Both are left in the record rather than re-run-until-clean, on the theory that an honest "this looked weird, and here's what we actually know" is more useful than a benchmark history that's been quietly massaged to only show clean results.

Hardware context

These are homelab numbers, not a controlled cloud benchmark — they'll vary with your own LLM hardware (faster GPU genuinely means lower cold routing latency), network latency to HA/Uptime Kuma/your other sources, Kiwix ZIM file size and disk I/O speed, and how warm the routing cache happens to be at the moment you run them. Treat the relative patterns here (cold vs. warm, which features cost what) as the generalizable part, and the absolute millisecond figures as specific to one particular homelab's hardware.

Running your own

Before a genuine cold-cache run, clear both caches explicitly — found via a real run that produced an artificially clean result instead of real cold numbers without this step:

curl -X POST http://192.168.1.50:8888/cache/clear
curl -X POST http://192.168.1.50:8888/cache/routing/clear

Then run cold:

pip install locust
locust -f tests/locustfile.py --host http://192.168.1.50:8888
# Open http://localhost:8089

Replace 192.168.1.50 with your actual Mnemolis host's real IP or hostname — not a placeholder. --host silently accepts anything that looks like a URL, so a leftover example value doesn't fail loudly; it fails much later as a wall of opaque DNS errors (Temporary failure in name resolution) on every single request, which doesn't obviously point back to --host as the cause.

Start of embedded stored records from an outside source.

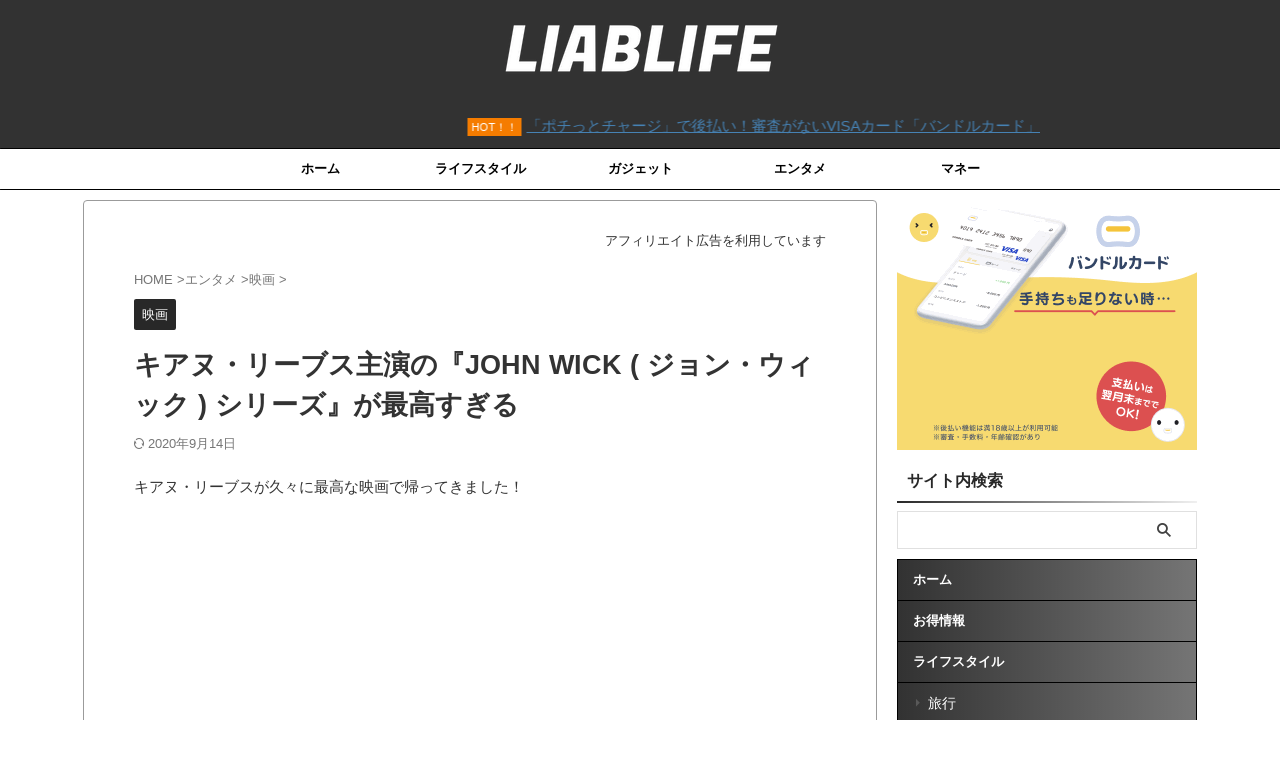

--- FILE ---
content_type: text/html; charset=utf-8
request_url: https://www.google.com/recaptcha/api2/aframe
body_size: 265
content:
<!DOCTYPE HTML><html><head><meta http-equiv="content-type" content="text/html; charset=UTF-8"></head><body><script nonce="lQt_5skhXedmKnoCti0vgA">/** Anti-fraud and anti-abuse applications only. See google.com/recaptcha */ try{var clients={'sodar':'https://pagead2.googlesyndication.com/pagead/sodar?'};window.addEventListener("message",function(a){try{if(a.source===window.parent){var b=JSON.parse(a.data);var c=clients[b['id']];if(c){var d=document.createElement('img');d.src=c+b['params']+'&rc='+(localStorage.getItem("rc::a")?sessionStorage.getItem("rc::b"):"");window.document.body.appendChild(d);sessionStorage.setItem("rc::e",parseInt(sessionStorage.getItem("rc::e")||0)+1);localStorage.setItem("rc::h",'1768409956917');}}}catch(b){}});window.parent.postMessage("_grecaptcha_ready", "*");}catch(b){}</script></body></html>

--- FILE ---
content_type: application/javascript; charset=UTF-8
request_url: https://blog.kaerucloud.com/wp-content/themes/affinger/js/scroll.js
body_size: 437
content:
(function($){$(function(){var $main=$("main");var $side=$("#side aside");var $sticky=$("#scrollad");if($main.length===0||$side.length===0||$sticky.length===0)return;var $window=$(window);var measureTrigger=function(){var $measure;var top;var measurement;$measure=$("<div />").css({visibility:"hidden"});$sticky.before($measure);top=$measure.offset().top;measurement={top:top,bottom:top+$sticky.outerHeight()};$measure.remove();return measurement};var isStickable=function(){if(window.matchMedia&&window.matchMedia("screen and (min-width: 960px)").matches)return true;
return false};var stick=function(top){var sideWidth=$side.outerWidth();var sideLeft=$side.offset().left;top=top||0;$sticky.css({position:"fixed",width:sideWidth,top:top,left:sideLeft,margi:0});$side.addClass("is-fixed")};var unstick=function(){$sticky.css({position:"static",width:"",top:"",left:"",margin:""});$side.removeClass("is-fixed")};var adjust=function(){var currentTop=$window.scrollTop();var trigger=measureTrigger();var mainBottom=$main.offset().top+$main.outerHeight();var isStuck=currentTop>
trigger.top&&trigger.bottom<mainBottom;var bottomTrigger;var stickyTop;if(isStickable()&&isStuck){bottomTrigger=mainBottom-$sticky.outerHeight();stickyTop=currentTop<bottomTrigger?0:bottomTrigger-currentTop;stick(stickyTop)}else unstick()};$window.on("load",function(){adjust();setTimeout(function(){adjust()},1E3)});$window.on("scroll",function(){adjust()});$window.on("resize",function(){adjust()})})})(jQuery);


--- FILE ---
content_type: application/javascript; charset=utf-8;
request_url: https://dalc.valuecommerce.com/app3?p=885245630&_s=https%3A%2F%2Fblog.kaerucloud.com%2Fentry%2Fjohnwick%2F&vf=iVBORw0KGgoAAAANSUhEUgAAAAMAAAADCAYAAABWKLW%2FAAAAMElEQVQYV2NkFGP4nxF4muHXTHMGRhdzof9TJ7AxGB5%2By8C4m6vrf8CzGobPAr8YAA69Dv1%2FkKyaAAAAAElFTkSuQmCC
body_size: 2525
content:
vc_linkswitch_callback({"t":"6967cb64","r":"aWfLZAADFDIS2ccYCooD7AqKC5aOvg","ub":"aWfLYwACRDcS2ccYCooFuwqKC%2FAG%2Fg%3D%3D","vcid":"7HS6J-l-OfoM5cJJBVVOOQeR1JJJiBu608Wy-DBJ9lLLFZ5cMTupM3sDsXs17gGs","vcpub":"0.201778","valuecommerce.com":{"a":"2803077","m":"4","g":"4e8ce4c088"},"mini-shopping.yahoo.co.jp":{"a":"2821580","m":"2201292","g":"fe6242ed8e"},"shopap.lenovo.com":{"a":"2680394","m":"218","g":"52d9ebf5ab","sp":"cid%3Djp%3Aaffiliate%3Adsry7f"},"www.bk1.jp":{"a":"2684806","m":"2340879","g":"5d0bc20da4","sp":"partnerid%3D02vc01"},"www.kitamura.jp":{"a":"2451310","m":"2215383","g":"7ab01b548e"},"shopping.geocities.jp":{"a":"2821580","m":"2201292","g":"fe6242ed8e"},"www.expedia.co.jp":{"a":"2438503","m":"2382533","g":"1ea59a28d2","sp":"eapid%3D0-28%26affcid%3Djp.network.valuecommerce.general_mylink."},"hotels.com":{"a":"2518280","m":"2506163","g":"510235cbb7","sp":"rffrid%3Daff.hcom.JP.014.000.VCSphone"},"7net.omni7.jp":{"a":"2602201","m":"2993472","g":"646aab948e"},"shopping.yahoo.co.jp":{"a":"2821580","m":"2201292","g":"fe6242ed8e"},"tsukumo.co.jp":{"a":"2348206","m":"2097626","g":"6a41348f8e"},"www.amazon.co.jp":{"a":"2614000","m":"2366370","g":"b603102aae","sp":"tag%3Dvc-22%26linkCode%3Dure"},"approach.yahoo.co.jp":{"a":"2821580","m":"2201292","g":"fe6242ed8e"},"www.omni7.jp":{"a":"2602201","m":"2993472","g":"646aab948e"},"paypaystep.yahoo.co.jp":{"a":"2821580","m":"2201292","g":"fe6242ed8e"},"www3.lenovo.com":{"a":"2680394","m":"218","g":"52d9ebf5ab","sp":"cid%3Djp%3Aaffiliate%3Adsry7f"},"service.expedia.co.jp":{"a":"2438503","m":"2382533","g":"1ea59a28d2","sp":"eapid%3D0-28%26affcid%3Djp.network.valuecommerce.general_mylink."},"coupon.kitamura.jp":{"a":"2451310","m":"2215383","g":"7ab01b548e"},"welove.expedia.co.jp":{"a":"2438503","m":"2382533","g":"1ea59a28d2","sp":"eapid%3D0-28%26affcid%3Djp.network.valuecommerce.general_mylink."},"www.netmile.co.jp":{"a":"2438503","m":"2382533","g":"1ea59a28d2","sp":"eapid%3D0-28%26affcid%3Djp.network.valuecommerce.general_mylink."},"kinokuniya.co.jp":{"a":"2118836","m":"2195689","g":"adb8614e8e"},"l":4,"shop.kitamura.jp":{"a":"2451310","m":"2215383","g":"7ab01b548e"},"7netshopping.jp":{"a":"2602201","m":"2993472","g":"646aab948e"},"www.net-chuko.com":{"a":"2507240","m":"2763191","g":"6cd7bbf88e"},"paypaymall.yahoo.co.jp":{"a":"2821580","m":"2201292","g":"fe6242ed8e"},"honto.jp":{"a":"2684806","m":"2340879","g":"5d0bc20da4","sp":"partnerid%3D02vc01"},"p":885245630,"valuecommerce.ne.jp":{"a":"2803077","m":"4","g":"4e8ce4c088"},"s":3234708,"www.lenovo.com":{"a":"2680394","m":"218","g":"52d9ebf5ab","sp":"cid%3Djp%3Aaffiliate%3Adsry7f"}})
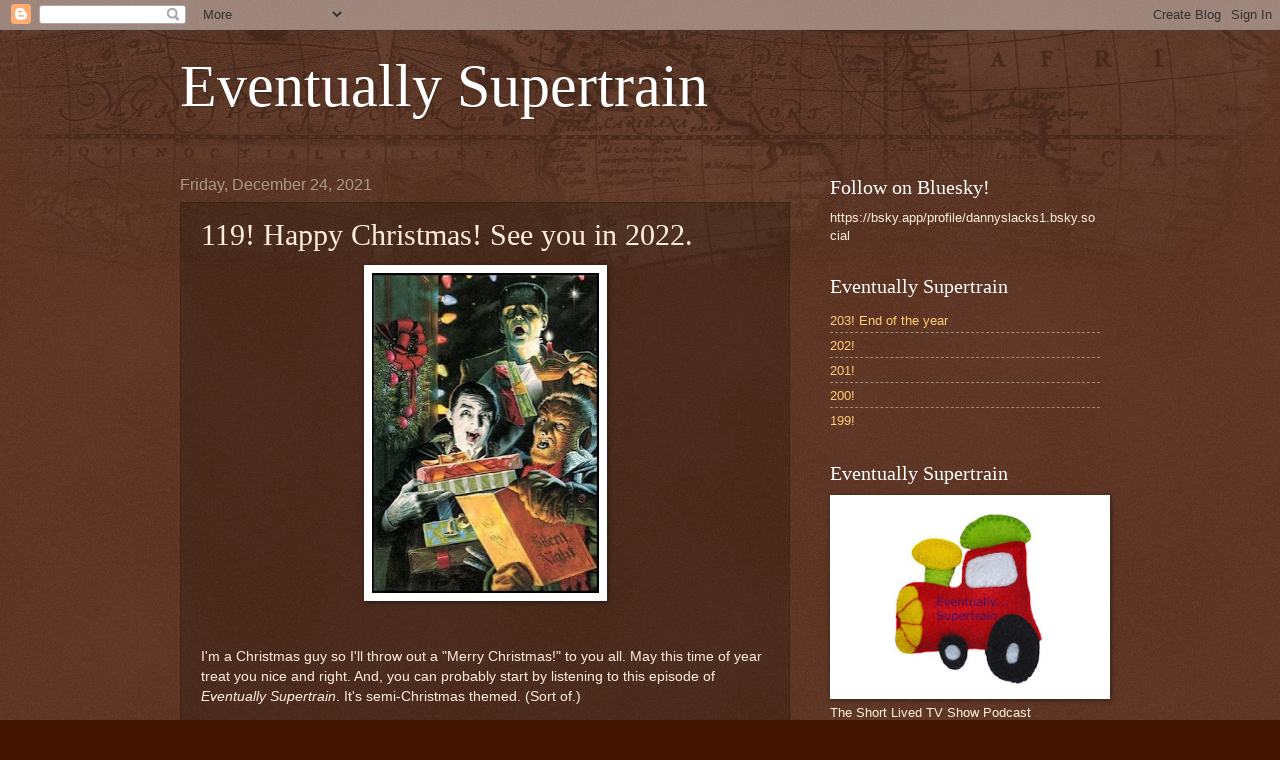

--- FILE ---
content_type: text/javascript; charset=UTF-8
request_url: https://eventuallysupertrain.blogspot.com/2021/12/119-happy-christmas-see-you-in-2022.html?action=getFeed&widgetId=Feed1&widgetType=Feed&responseType=js&xssi_token=AOuZoY73IZeitmEhgtXJ8FgdzGLKxZOUBA%3A1769615914185
body_size: 62
content:
try {
_WidgetManager._HandleControllerResult('Feed1', 'getFeed',{'status': 'ok', 'feed': {'entries': [{'title': '203! End of the year', 'link': 'http://eventuallysupertrain.blogspot.com/2025/12/203-end-of-year.html', 'publishedDate': '2025-12-24T00:30:00.000-08:00', 'author': 'esupertrain@yahoo.com (Daniel R. Budnik)'}, {'title': '202!', 'link': 'http://eventuallysupertrain.blogspot.com/2025/12/202.html', 'publishedDate': '2025-12-12T00:30:00.000-08:00', 'author': 'esupertrain@yahoo.com (Daniel R. Budnik)'}, {'title': '201!', 'link': 'http://eventuallysupertrain.blogspot.com/2025/11/201.html', 'publishedDate': '2025-11-26T08:37:00.000-08:00', 'author': 'esupertrain@yahoo.com (Daniel R. Budnik)'}, {'title': '200!', 'link': 'http://eventuallysupertrain.blogspot.com/2025/11/200.html', 'publishedDate': '2025-11-07T00:30:00.000-08:00', 'author': 'esupertrain@yahoo.com (Daniel R. Budnik)'}, {'title': '199!', 'link': 'http://eventuallysupertrain.blogspot.com/2025/10/199.html', 'publishedDate': '2025-10-24T00:30:00.000-07:00', 'author': 'esupertrain@yahoo.com (Daniel R. Budnik)'}], 'title': 'Eventually Supertrain'}});
} catch (e) {
  if (typeof log != 'undefined') {
    log('HandleControllerResult failed: ' + e);
  }
}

Or headless, for a repeatable cold/warm comparison — run the identical command twice, with no clearing in between for the second (warm) pass:

locust -f tests/locustfile.py --host http://192.168.1.50:8888 \
  --headless --users 20 --spawn-rate 2 --run-time 120s \
  --csv benchmarks

If you add a new feature with its own conditionally-triggered cost (the way disambiguation, conditional detection, and the discourse-framing fix all did), it's worth checking whether locustfile.py actually has a task type that exercises it — a benchmark can only measure what it's actually pointed at, and more than one feature in this project's history shipped before its real load-time cost had ever been measured at all, simply because nothing in the load test was constructed to trigger it.